La densidad humana del andén sobrepasaba mis peores previsiones. El Metro llegaba bufando, atestado. No pude entrar en el mismo vagón que mi Afrodita bautizada. Lo hice en el vagón anterior. Me abrí paso a codazos entre la prensada algarabía mientras el tren partía. Quería avistarla otra vez, una última vez, aunque fuera a través del vidrio de la ventanilla trasera del vagón. El vagón avanzaba aquietando el tiempo. Estampé la frente en el cristal deshaciendo involuntariamente un rictus de preocupación. Mis ojos zozobraban enfebrecidos, diletantes. No me perdonaría nunca la cobardía de no haberle dirigido la palabra. Era plausible perderla para siempre; mis lágrimas se aplastaron también.
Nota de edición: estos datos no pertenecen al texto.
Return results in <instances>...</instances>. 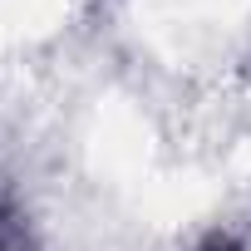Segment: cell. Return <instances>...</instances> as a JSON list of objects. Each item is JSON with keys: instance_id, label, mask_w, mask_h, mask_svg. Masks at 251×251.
Returning <instances> with one entry per match:
<instances>
[{"instance_id": "6da1fadb", "label": "cell", "mask_w": 251, "mask_h": 251, "mask_svg": "<svg viewBox=\"0 0 251 251\" xmlns=\"http://www.w3.org/2000/svg\"><path fill=\"white\" fill-rule=\"evenodd\" d=\"M0 251H35V246H30V231H25V222H20L15 207H0Z\"/></svg>"}, {"instance_id": "7a4b0ae2", "label": "cell", "mask_w": 251, "mask_h": 251, "mask_svg": "<svg viewBox=\"0 0 251 251\" xmlns=\"http://www.w3.org/2000/svg\"><path fill=\"white\" fill-rule=\"evenodd\" d=\"M202 251H241V246H236V241H231V236H212V241H207V246H202Z\"/></svg>"}]
</instances>
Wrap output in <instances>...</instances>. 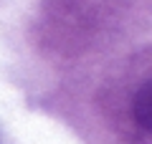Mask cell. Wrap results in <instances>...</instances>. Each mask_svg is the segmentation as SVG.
Returning <instances> with one entry per match:
<instances>
[{"instance_id":"obj_1","label":"cell","mask_w":152,"mask_h":144,"mask_svg":"<svg viewBox=\"0 0 152 144\" xmlns=\"http://www.w3.org/2000/svg\"><path fill=\"white\" fill-rule=\"evenodd\" d=\"M132 111H134V119L145 132H152V84L145 81L142 89L137 91L134 104H132Z\"/></svg>"}]
</instances>
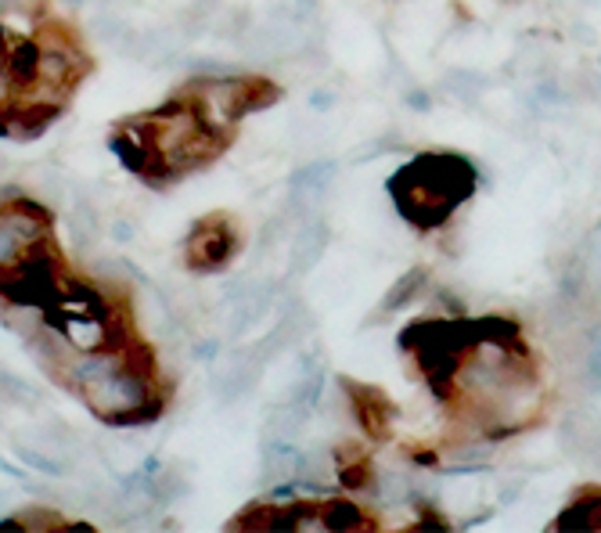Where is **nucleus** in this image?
Masks as SVG:
<instances>
[{
	"label": "nucleus",
	"mask_w": 601,
	"mask_h": 533,
	"mask_svg": "<svg viewBox=\"0 0 601 533\" xmlns=\"http://www.w3.org/2000/svg\"><path fill=\"white\" fill-rule=\"evenodd\" d=\"M335 465H338V480H343L346 491H367L375 480V468L367 451L361 444H343L335 454Z\"/></svg>",
	"instance_id": "14"
},
{
	"label": "nucleus",
	"mask_w": 601,
	"mask_h": 533,
	"mask_svg": "<svg viewBox=\"0 0 601 533\" xmlns=\"http://www.w3.org/2000/svg\"><path fill=\"white\" fill-rule=\"evenodd\" d=\"M51 227L55 220H51L48 203H37L29 199V195L0 203V267H8L11 260H19L26 249L48 241Z\"/></svg>",
	"instance_id": "8"
},
{
	"label": "nucleus",
	"mask_w": 601,
	"mask_h": 533,
	"mask_svg": "<svg viewBox=\"0 0 601 533\" xmlns=\"http://www.w3.org/2000/svg\"><path fill=\"white\" fill-rule=\"evenodd\" d=\"M242 249V231L227 213L198 220L188 235V267L195 270H224Z\"/></svg>",
	"instance_id": "9"
},
{
	"label": "nucleus",
	"mask_w": 601,
	"mask_h": 533,
	"mask_svg": "<svg viewBox=\"0 0 601 533\" xmlns=\"http://www.w3.org/2000/svg\"><path fill=\"white\" fill-rule=\"evenodd\" d=\"M162 411H166V401H151L145 407H134V411H127V415L112 418L109 425H119V430H137V425H151Z\"/></svg>",
	"instance_id": "17"
},
{
	"label": "nucleus",
	"mask_w": 601,
	"mask_h": 533,
	"mask_svg": "<svg viewBox=\"0 0 601 533\" xmlns=\"http://www.w3.org/2000/svg\"><path fill=\"white\" fill-rule=\"evenodd\" d=\"M0 401H11V404H29L37 401V393L29 389L22 378H14L11 372L0 368Z\"/></svg>",
	"instance_id": "18"
},
{
	"label": "nucleus",
	"mask_w": 601,
	"mask_h": 533,
	"mask_svg": "<svg viewBox=\"0 0 601 533\" xmlns=\"http://www.w3.org/2000/svg\"><path fill=\"white\" fill-rule=\"evenodd\" d=\"M475 180L480 177L469 159L454 156V151H422L393 174L390 191L400 217L418 231H436L454 217L457 206L472 199Z\"/></svg>",
	"instance_id": "2"
},
{
	"label": "nucleus",
	"mask_w": 601,
	"mask_h": 533,
	"mask_svg": "<svg viewBox=\"0 0 601 533\" xmlns=\"http://www.w3.org/2000/svg\"><path fill=\"white\" fill-rule=\"evenodd\" d=\"M14 454H19V462L22 465H29V468H37L40 476H66V462H58V458H51V454H43V451H37V447H26V444H19L14 447Z\"/></svg>",
	"instance_id": "15"
},
{
	"label": "nucleus",
	"mask_w": 601,
	"mask_h": 533,
	"mask_svg": "<svg viewBox=\"0 0 601 533\" xmlns=\"http://www.w3.org/2000/svg\"><path fill=\"white\" fill-rule=\"evenodd\" d=\"M19 98H22V90L14 87V80H11L4 69H0V112H8Z\"/></svg>",
	"instance_id": "19"
},
{
	"label": "nucleus",
	"mask_w": 601,
	"mask_h": 533,
	"mask_svg": "<svg viewBox=\"0 0 601 533\" xmlns=\"http://www.w3.org/2000/svg\"><path fill=\"white\" fill-rule=\"evenodd\" d=\"M0 69H4V48H0Z\"/></svg>",
	"instance_id": "22"
},
{
	"label": "nucleus",
	"mask_w": 601,
	"mask_h": 533,
	"mask_svg": "<svg viewBox=\"0 0 601 533\" xmlns=\"http://www.w3.org/2000/svg\"><path fill=\"white\" fill-rule=\"evenodd\" d=\"M594 375L601 378V346H598V354H594Z\"/></svg>",
	"instance_id": "21"
},
{
	"label": "nucleus",
	"mask_w": 601,
	"mask_h": 533,
	"mask_svg": "<svg viewBox=\"0 0 601 533\" xmlns=\"http://www.w3.org/2000/svg\"><path fill=\"white\" fill-rule=\"evenodd\" d=\"M80 397L98 418L112 422V418L127 415V411H134V407H145L151 401H166V389H162V378L156 372V361H151V354H148V349H137L127 364H119L116 372L98 378V383H90Z\"/></svg>",
	"instance_id": "5"
},
{
	"label": "nucleus",
	"mask_w": 601,
	"mask_h": 533,
	"mask_svg": "<svg viewBox=\"0 0 601 533\" xmlns=\"http://www.w3.org/2000/svg\"><path fill=\"white\" fill-rule=\"evenodd\" d=\"M191 101V109L203 119L209 134H217L220 141H230L245 116L264 112L282 98V87L264 80V76H198L180 90Z\"/></svg>",
	"instance_id": "4"
},
{
	"label": "nucleus",
	"mask_w": 601,
	"mask_h": 533,
	"mask_svg": "<svg viewBox=\"0 0 601 533\" xmlns=\"http://www.w3.org/2000/svg\"><path fill=\"white\" fill-rule=\"evenodd\" d=\"M400 346L465 430L504 440L541 418L544 375L515 322H414Z\"/></svg>",
	"instance_id": "1"
},
{
	"label": "nucleus",
	"mask_w": 601,
	"mask_h": 533,
	"mask_svg": "<svg viewBox=\"0 0 601 533\" xmlns=\"http://www.w3.org/2000/svg\"><path fill=\"white\" fill-rule=\"evenodd\" d=\"M343 389H346V397H349L353 415H357V422H361V430L372 440H390L393 422H396V404L385 397L378 386L353 383V378H346Z\"/></svg>",
	"instance_id": "10"
},
{
	"label": "nucleus",
	"mask_w": 601,
	"mask_h": 533,
	"mask_svg": "<svg viewBox=\"0 0 601 533\" xmlns=\"http://www.w3.org/2000/svg\"><path fill=\"white\" fill-rule=\"evenodd\" d=\"M141 124L148 130L151 151H156V180L203 170L227 148V141H220L217 134L203 127V119H198V112L184 95L166 101L162 109L141 116Z\"/></svg>",
	"instance_id": "3"
},
{
	"label": "nucleus",
	"mask_w": 601,
	"mask_h": 533,
	"mask_svg": "<svg viewBox=\"0 0 601 533\" xmlns=\"http://www.w3.org/2000/svg\"><path fill=\"white\" fill-rule=\"evenodd\" d=\"M66 278L69 270L61 264V253L48 238L40 246L26 249L19 260L0 267V303H22V307H40L51 314Z\"/></svg>",
	"instance_id": "6"
},
{
	"label": "nucleus",
	"mask_w": 601,
	"mask_h": 533,
	"mask_svg": "<svg viewBox=\"0 0 601 533\" xmlns=\"http://www.w3.org/2000/svg\"><path fill=\"white\" fill-rule=\"evenodd\" d=\"M37 43H40L37 83L29 90H22V98L61 105L69 90H72V83L87 72V58L80 51V40H76L66 26L43 22L37 29Z\"/></svg>",
	"instance_id": "7"
},
{
	"label": "nucleus",
	"mask_w": 601,
	"mask_h": 533,
	"mask_svg": "<svg viewBox=\"0 0 601 533\" xmlns=\"http://www.w3.org/2000/svg\"><path fill=\"white\" fill-rule=\"evenodd\" d=\"M112 151L130 174H141L148 180H156V151H151L148 130H145L141 119H127V124L112 134Z\"/></svg>",
	"instance_id": "11"
},
{
	"label": "nucleus",
	"mask_w": 601,
	"mask_h": 533,
	"mask_svg": "<svg viewBox=\"0 0 601 533\" xmlns=\"http://www.w3.org/2000/svg\"><path fill=\"white\" fill-rule=\"evenodd\" d=\"M37 69H40V43L37 37H19L8 43L4 51V72L14 80L19 90H29L37 83Z\"/></svg>",
	"instance_id": "13"
},
{
	"label": "nucleus",
	"mask_w": 601,
	"mask_h": 533,
	"mask_svg": "<svg viewBox=\"0 0 601 533\" xmlns=\"http://www.w3.org/2000/svg\"><path fill=\"white\" fill-rule=\"evenodd\" d=\"M98 235H101V227H98L95 209H90V206H76L72 209V238L80 241V246H95Z\"/></svg>",
	"instance_id": "16"
},
{
	"label": "nucleus",
	"mask_w": 601,
	"mask_h": 533,
	"mask_svg": "<svg viewBox=\"0 0 601 533\" xmlns=\"http://www.w3.org/2000/svg\"><path fill=\"white\" fill-rule=\"evenodd\" d=\"M554 530H601V486H580L565 512L554 520Z\"/></svg>",
	"instance_id": "12"
},
{
	"label": "nucleus",
	"mask_w": 601,
	"mask_h": 533,
	"mask_svg": "<svg viewBox=\"0 0 601 533\" xmlns=\"http://www.w3.org/2000/svg\"><path fill=\"white\" fill-rule=\"evenodd\" d=\"M112 238L116 241H130L134 238V220H127V217L112 220Z\"/></svg>",
	"instance_id": "20"
}]
</instances>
En el reflejo de aquel espejo improvisado pude ver mi rostro alicaído, el rostro de la desolación y la vorágine, el rostro de un imbécil incapaz de aproximar la voz que surge de sus labios a la ambrosía. Abandonado ya en el fracaso, se reflejaron una mujer embarazada, un anciano que parecía deprimido, unos hermanos que inquietos molestaban… Pude escuchar, como si viniera de otro mundo, las palabras amortiguadas de un señor con sombrero que le hablaba a un hombre bajito que vestía amarquesado. El primero se quejaba con una retahíla vehemente de la falta de taxis por cuatro copos, de las infraestructuras de la ciudad, de los socavones, de la inseguridad en las calles, del mismísimo gobierno. Se quejaba de que todo estaba infectado de sudacas, de asiáticos, de africanos, de emigrantes de los países del Este, que si el vagón atestado parecía la ONU… Aseguraba que si no se le hubiera estropeado no se qué de la inyección del motor de su Mercedes que pronto iba él a coger el Metro… Que todo esto lo iba a exponer en su próxima Novela… Entre la marabunta de quejas del escritor anodino la vi por casualidad, en un latido de luz, al otro lado del vagón, sentada, levantándose con elegancia, buscando la salida para el trasbordo de Plaça de Sants. Saqué fuerzas de flaqueza y me sentí un moisés abriendo las aguas personificadas para poder alcanzar las puertas abiertas. En un arranque de bondad, aún tuve tiempo de girarme, y mirarle a los ojos y gritarle como un energúmeno inédito al hombre del sombrero:

—Pues…, sin complejos, ¡Shakespeare iría en Metro!